My Name is Marc and i'm working as a Project Executive at T.K.H Deco Pte Ltd. Basically, i'm a specialist in Road closing for huge sporting events in Singapore. Work is really taking a toll on me. I've never worked this hard before and i seriously cannot believe that i am doing so. If business is really good for the company, there i will go missing from places. It even require me to work on a Sunday. So what days do i have left? If there was a day in between Sun and Mon, i guess work needs me as well..
Damn..!
I've got big dreams. Really big ones. I'm a person who dreams big. I really want to achieve those dreams. Being my own boss and being able to provide for my whole family. I'm meaning both my parents too. I don't really care much about big houses and cars cause if they come, they come.
I've gone through alot of turns in life. Right now, i'm trying to straighten out my road again and walk. Sometimes i make really bad decisions but thank God, People around me always help me up. I turn bad decisions into good ones, i have the ability to influence. I am very charismatic.
Damn..!
I dont even know why i'm creating this entry.. whatever it is, MY BLOG'S BACK!
4 months past, it's been almost 4 months since i've completer my national service.
Some may ask or wonde
r,
'what's Marc been up to nowadays?'
'why has he been dissappearing suddenly?'
'why the meeting or meetups are always cancelled or postponed at the 11 th hour?'
Firts of all, i would like to apologize to all my homies out there. We use to always say, bros before hoes. I never really feel what it was like having a real relationship where both pple are so soaked into each other's prescence they just forget abt the world around them.

:: RECORDED INFORMATION ::
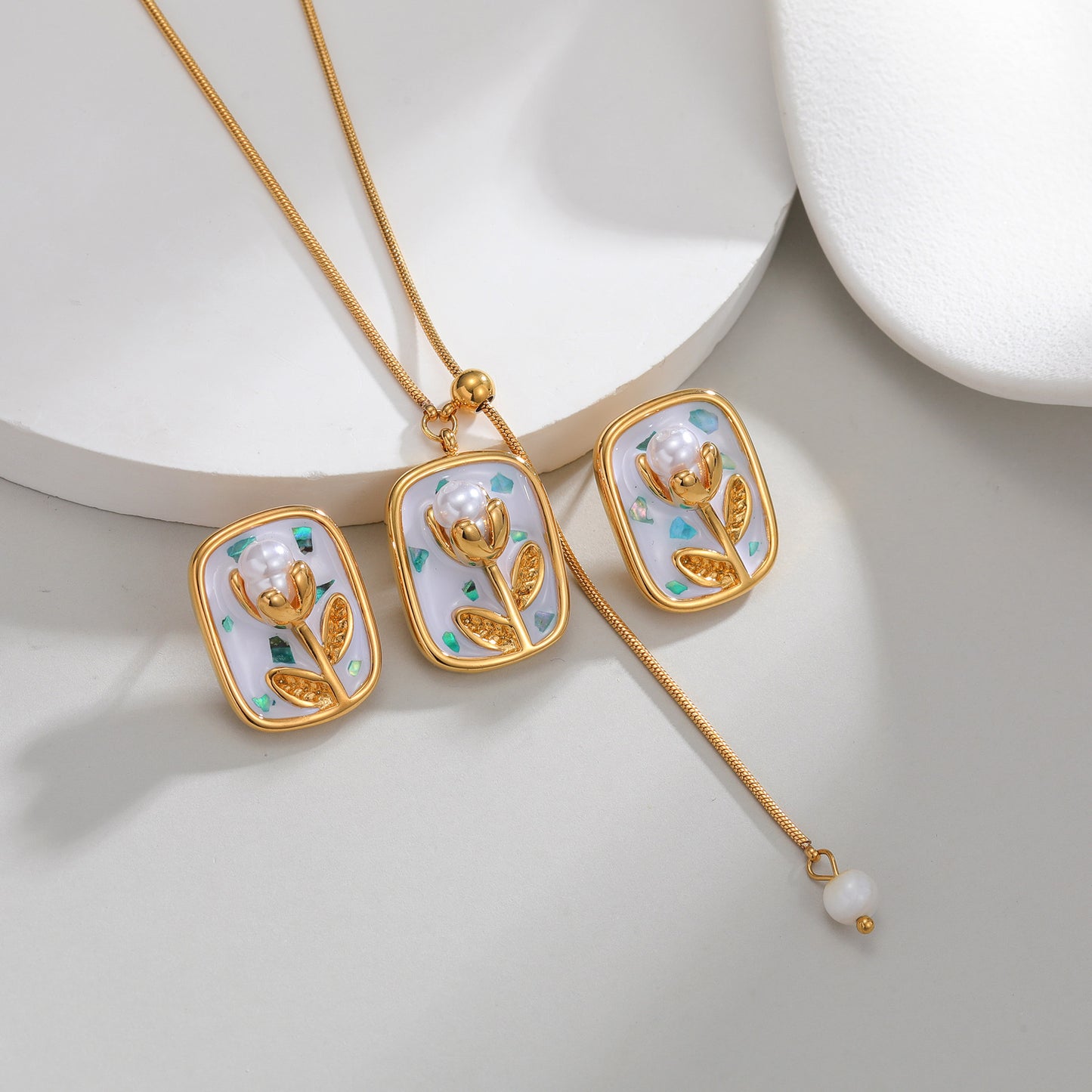 Oil Painting Style Pearl Tulip Light Luxury Jewelry Set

:: PROBLEM DESCRIPTION ::
Answer these questions about the blog post:
1. What job title does Marc hold, and at which company?
2. Which two things does he say he doesn't care much about?
3. How long has it been since he completed his national service?
Answer from the blog post alone, without drawing on the data.

:: SOLUTION BELOW ::
1. He is a Project Executive at T.K.H Deco Pte Ltd.
2. Big houses and cars.
3. Almost 4 months.